Wednesday, November 16, 2016

if it ain't there, make it up

In the wake of the election of Donald Trump as the next president of the United States, there is something strangely apposite about the rising up of Edward Brooke-Hitching's "The Phantom Atlas: The Greatest Myths, Lies and Blunders on Maps." Don't worry, it's mostly pictures, but the tale it tells is recurringly simple ... the next time anyone says, "you couldn't make this shit up," think twice: It is more than likely that someone already has made it up.

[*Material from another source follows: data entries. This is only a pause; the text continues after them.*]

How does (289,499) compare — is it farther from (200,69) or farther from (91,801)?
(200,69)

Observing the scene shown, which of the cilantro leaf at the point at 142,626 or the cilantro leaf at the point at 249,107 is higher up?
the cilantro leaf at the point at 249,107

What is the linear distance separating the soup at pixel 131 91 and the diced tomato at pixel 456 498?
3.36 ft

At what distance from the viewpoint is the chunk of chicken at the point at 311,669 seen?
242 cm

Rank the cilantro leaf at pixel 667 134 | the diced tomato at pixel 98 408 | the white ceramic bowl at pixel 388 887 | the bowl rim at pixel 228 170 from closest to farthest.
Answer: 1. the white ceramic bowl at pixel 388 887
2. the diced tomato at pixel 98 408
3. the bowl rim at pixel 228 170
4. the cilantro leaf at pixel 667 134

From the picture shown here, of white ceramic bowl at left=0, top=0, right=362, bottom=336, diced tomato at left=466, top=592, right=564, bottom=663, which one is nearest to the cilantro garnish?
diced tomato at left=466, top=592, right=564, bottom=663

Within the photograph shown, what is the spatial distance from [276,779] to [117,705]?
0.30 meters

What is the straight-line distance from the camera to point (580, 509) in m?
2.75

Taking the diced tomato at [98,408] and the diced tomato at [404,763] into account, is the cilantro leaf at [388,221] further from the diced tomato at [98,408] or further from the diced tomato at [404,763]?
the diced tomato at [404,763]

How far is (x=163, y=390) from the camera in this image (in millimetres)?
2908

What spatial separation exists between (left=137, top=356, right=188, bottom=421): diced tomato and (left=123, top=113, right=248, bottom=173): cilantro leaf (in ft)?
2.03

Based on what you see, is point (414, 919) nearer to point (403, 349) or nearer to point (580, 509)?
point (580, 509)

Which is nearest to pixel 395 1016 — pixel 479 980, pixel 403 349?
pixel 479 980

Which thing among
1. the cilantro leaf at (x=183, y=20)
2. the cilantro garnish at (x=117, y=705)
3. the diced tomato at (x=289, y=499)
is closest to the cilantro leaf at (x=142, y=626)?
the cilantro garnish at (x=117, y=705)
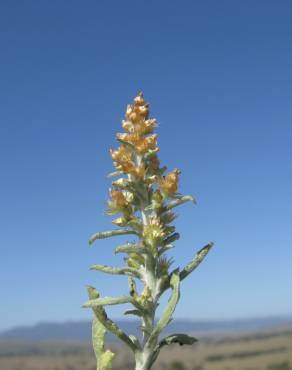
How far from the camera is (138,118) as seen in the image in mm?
4566

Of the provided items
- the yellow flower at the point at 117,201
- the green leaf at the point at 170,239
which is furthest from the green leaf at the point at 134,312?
the yellow flower at the point at 117,201

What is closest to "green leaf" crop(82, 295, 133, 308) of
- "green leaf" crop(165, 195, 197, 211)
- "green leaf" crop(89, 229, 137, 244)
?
"green leaf" crop(89, 229, 137, 244)

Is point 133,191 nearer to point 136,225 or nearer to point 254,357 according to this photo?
point 136,225

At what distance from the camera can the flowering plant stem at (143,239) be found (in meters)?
4.00

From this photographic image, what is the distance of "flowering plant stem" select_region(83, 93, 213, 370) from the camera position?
13.1 feet

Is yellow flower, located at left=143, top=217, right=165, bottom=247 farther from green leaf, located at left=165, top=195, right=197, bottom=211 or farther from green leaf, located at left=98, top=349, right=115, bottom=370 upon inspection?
green leaf, located at left=98, top=349, right=115, bottom=370

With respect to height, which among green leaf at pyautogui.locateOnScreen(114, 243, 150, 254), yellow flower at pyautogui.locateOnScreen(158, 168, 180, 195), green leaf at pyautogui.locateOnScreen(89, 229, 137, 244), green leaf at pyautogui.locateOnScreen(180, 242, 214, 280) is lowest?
green leaf at pyautogui.locateOnScreen(180, 242, 214, 280)

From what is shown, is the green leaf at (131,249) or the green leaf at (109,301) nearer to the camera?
the green leaf at (109,301)

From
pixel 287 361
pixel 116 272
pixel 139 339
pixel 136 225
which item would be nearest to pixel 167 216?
pixel 136 225

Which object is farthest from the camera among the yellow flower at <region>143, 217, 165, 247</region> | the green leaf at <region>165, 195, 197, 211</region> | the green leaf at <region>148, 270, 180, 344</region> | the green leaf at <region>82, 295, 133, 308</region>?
the green leaf at <region>165, 195, 197, 211</region>

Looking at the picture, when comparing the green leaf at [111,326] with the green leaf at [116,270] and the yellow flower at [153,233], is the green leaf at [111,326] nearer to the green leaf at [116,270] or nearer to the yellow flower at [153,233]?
the green leaf at [116,270]

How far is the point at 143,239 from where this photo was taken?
4.24 metres

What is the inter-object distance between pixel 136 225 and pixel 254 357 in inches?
7888

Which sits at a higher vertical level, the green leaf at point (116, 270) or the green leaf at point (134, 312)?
the green leaf at point (116, 270)
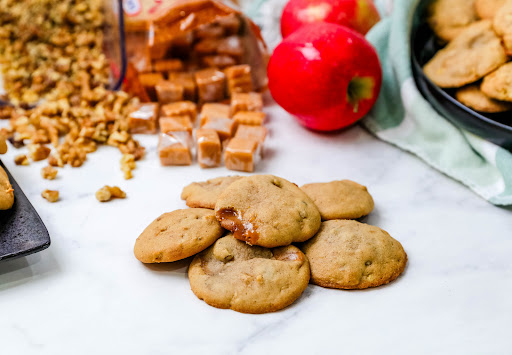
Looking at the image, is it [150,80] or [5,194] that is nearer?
[5,194]

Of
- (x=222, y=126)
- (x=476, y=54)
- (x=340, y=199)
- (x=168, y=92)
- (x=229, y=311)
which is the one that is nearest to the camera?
(x=229, y=311)

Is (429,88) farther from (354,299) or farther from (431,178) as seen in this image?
(354,299)

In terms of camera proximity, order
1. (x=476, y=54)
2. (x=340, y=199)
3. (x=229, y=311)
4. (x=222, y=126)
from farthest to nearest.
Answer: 1. (x=222, y=126)
2. (x=476, y=54)
3. (x=340, y=199)
4. (x=229, y=311)

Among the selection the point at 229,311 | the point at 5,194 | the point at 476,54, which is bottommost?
the point at 229,311

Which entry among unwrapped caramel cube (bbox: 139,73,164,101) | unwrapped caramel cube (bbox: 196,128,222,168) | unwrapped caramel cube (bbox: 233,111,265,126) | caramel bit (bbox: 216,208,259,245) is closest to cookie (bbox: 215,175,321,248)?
caramel bit (bbox: 216,208,259,245)

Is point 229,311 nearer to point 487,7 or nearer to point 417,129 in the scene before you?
point 417,129

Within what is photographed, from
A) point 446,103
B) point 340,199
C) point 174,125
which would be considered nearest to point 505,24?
point 446,103

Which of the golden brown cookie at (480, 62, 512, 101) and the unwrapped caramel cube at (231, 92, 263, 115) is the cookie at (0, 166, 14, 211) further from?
the golden brown cookie at (480, 62, 512, 101)
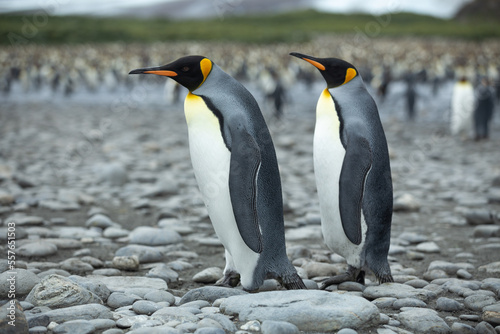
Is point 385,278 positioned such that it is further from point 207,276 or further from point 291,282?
point 207,276

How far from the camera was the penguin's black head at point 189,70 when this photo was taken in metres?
2.62

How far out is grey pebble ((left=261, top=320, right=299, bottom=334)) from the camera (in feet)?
6.63

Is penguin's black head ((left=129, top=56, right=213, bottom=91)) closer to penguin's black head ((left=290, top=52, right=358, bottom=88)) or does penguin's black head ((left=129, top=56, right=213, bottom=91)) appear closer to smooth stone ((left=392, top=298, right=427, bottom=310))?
penguin's black head ((left=290, top=52, right=358, bottom=88))

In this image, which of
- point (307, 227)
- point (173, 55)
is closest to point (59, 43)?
point (173, 55)

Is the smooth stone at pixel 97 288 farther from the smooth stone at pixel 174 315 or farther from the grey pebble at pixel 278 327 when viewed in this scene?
the grey pebble at pixel 278 327

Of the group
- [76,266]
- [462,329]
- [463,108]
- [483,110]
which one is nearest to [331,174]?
[462,329]

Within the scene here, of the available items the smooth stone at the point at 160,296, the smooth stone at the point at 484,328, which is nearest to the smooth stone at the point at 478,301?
the smooth stone at the point at 484,328

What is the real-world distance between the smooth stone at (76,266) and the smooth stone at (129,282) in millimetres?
178

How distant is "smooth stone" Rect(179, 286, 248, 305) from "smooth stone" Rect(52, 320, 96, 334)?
53cm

Of course, you may think an ancient and fable-prone religiosity created men and women who were nine feet tall or sea monsters and it was all so terribly long ago and far away. But consider:
... California continued to be depicted as an island on maps until 1747, when King Ferdinand VI of Spain was forced to issue a decree that ‘California is not an island’
 Or, if you thought Bernie Madoff had cornered the market in weaving fabulous tales:
And then there is the lord of liars. In 1822, Gregor MacGregor strode into London and pulled off the greatest con of the 19th century, if not of all time. The self-proclaimed ‘Cazique’ of Poyais sought investment in his newly established South American country. Two ships of British colonists set sail, having sold their worldly belongings to buy Poyais land from MacGregor. On arrival at the coordinates provided, they discovered only a malarial swamp. Only a handful of the 270 settlers made it back to Britain alive.


  1. We do indeed have an astonishing capacity to make things up, sometimes to swindle others, but often enough to secure our own comfortable beliefs.

    1. Did the Buddha attain Buddhahood, or was nirvana just His imagination as well as many else's?